Listed records =

____________________

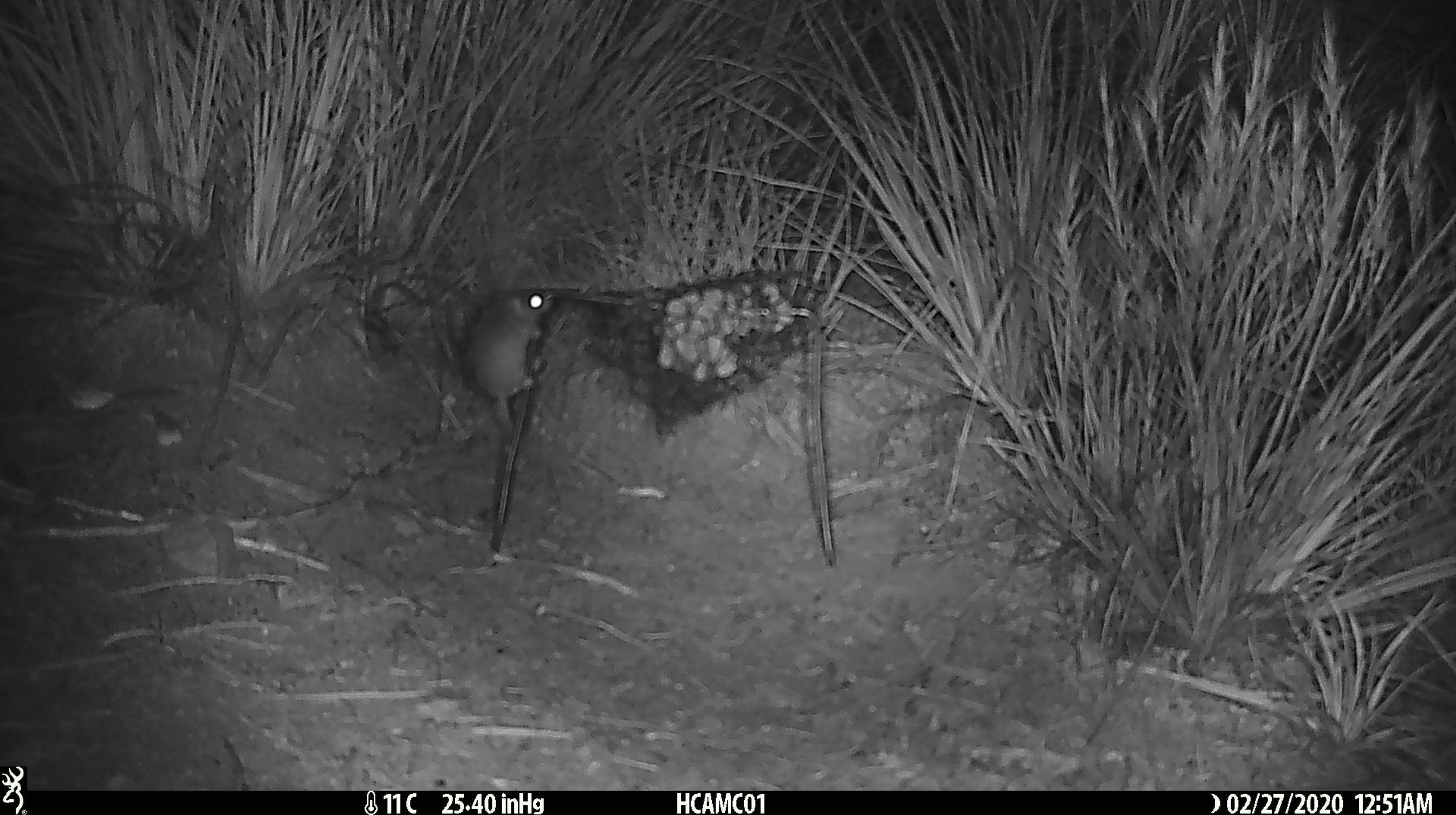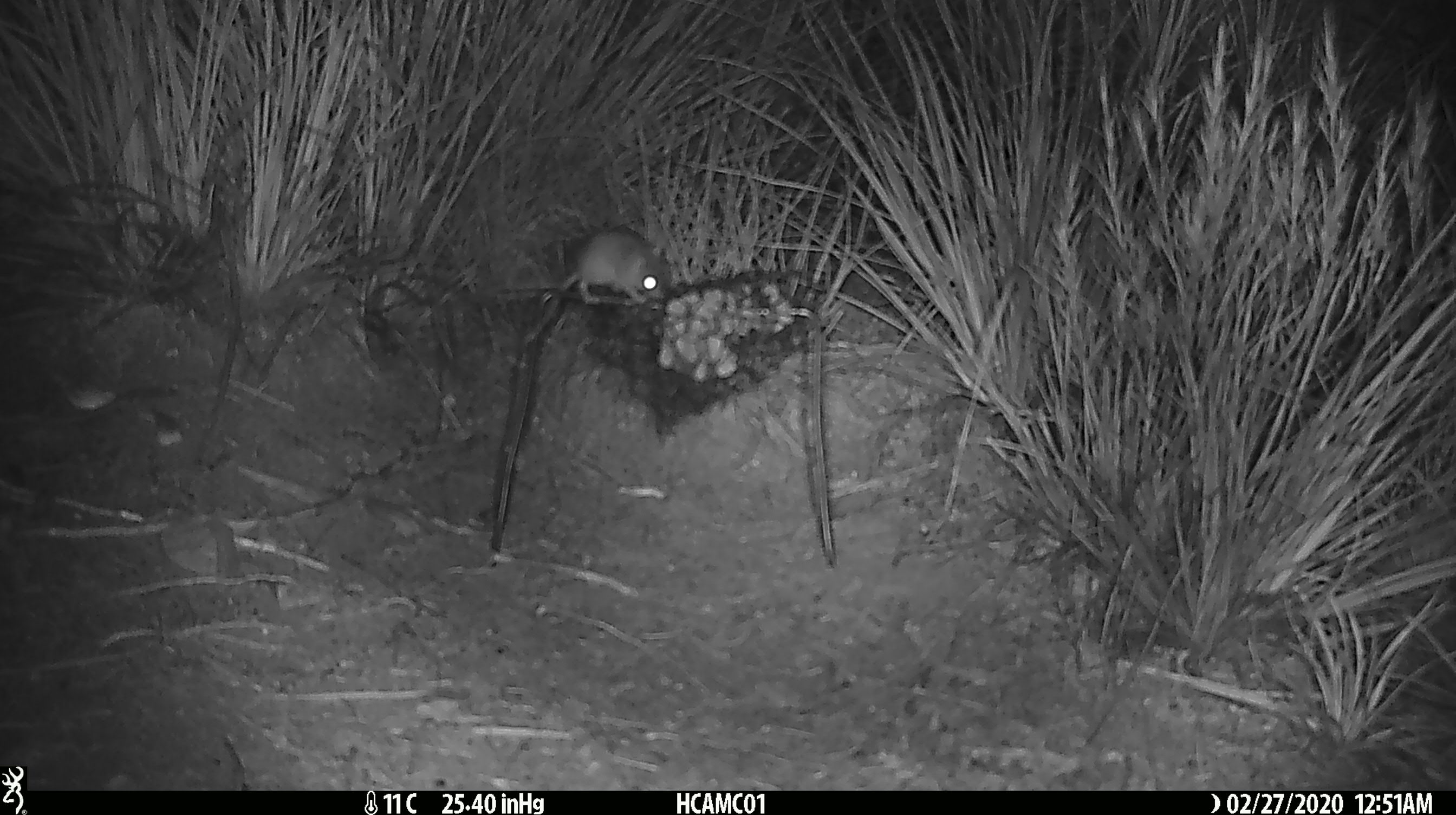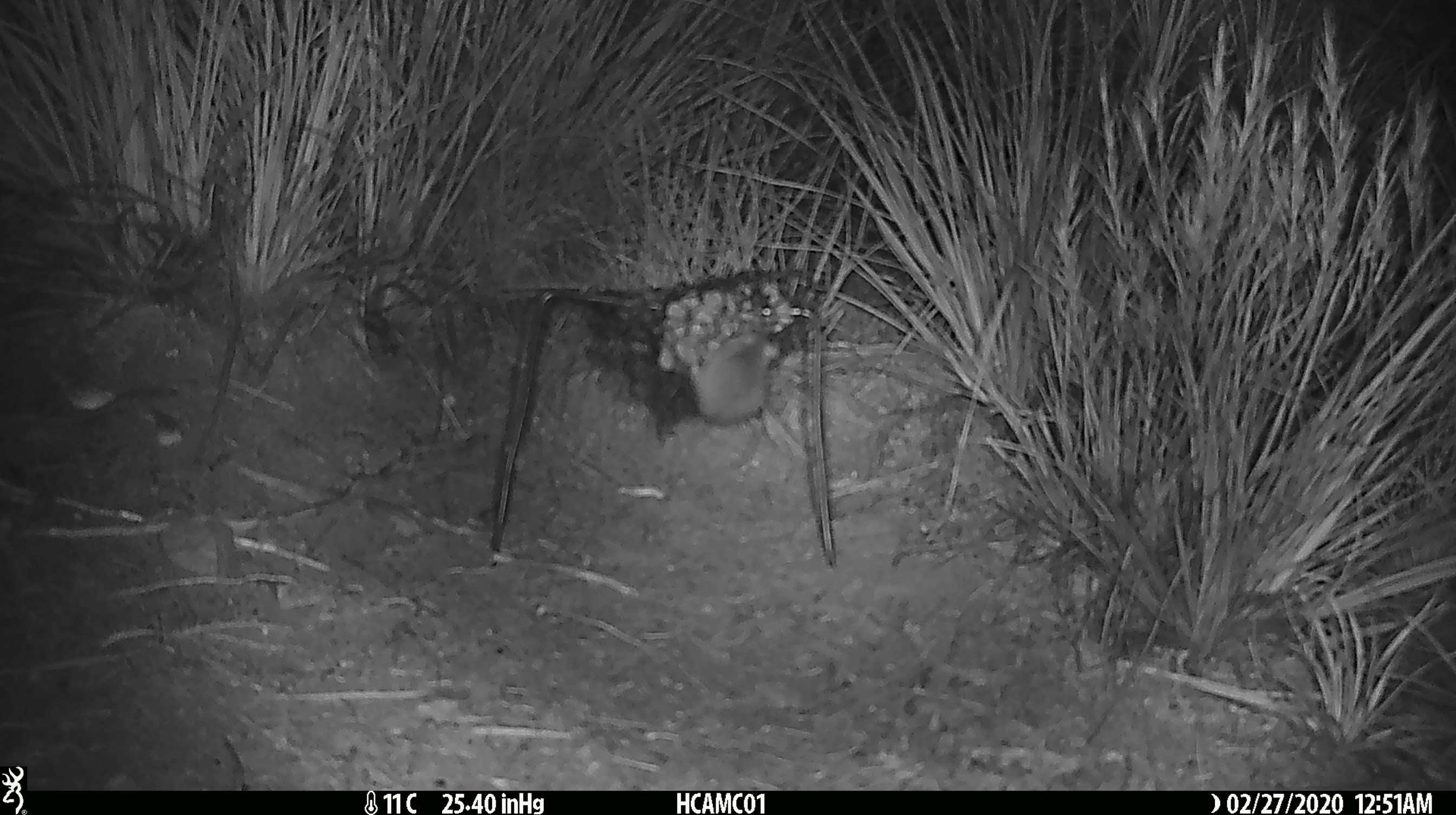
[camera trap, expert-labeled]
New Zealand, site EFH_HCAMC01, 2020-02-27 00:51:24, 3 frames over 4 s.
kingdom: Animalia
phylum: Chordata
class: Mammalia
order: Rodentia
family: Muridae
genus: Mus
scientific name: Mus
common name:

____________________

What is needed = Repeat the material above word for word, please, apart from its images.

Written response =
[camera trap, expert-labeled]
New Zealand, site EFH_HCAMC01, 2020-02-27 00:51:24, 3 frames over 4 s.
kingdom: Animalia
phylum: Chordata
class: Mammalia
order: Rodentia
family: Muridae
genus: Mus
scientific name: Mus
common name:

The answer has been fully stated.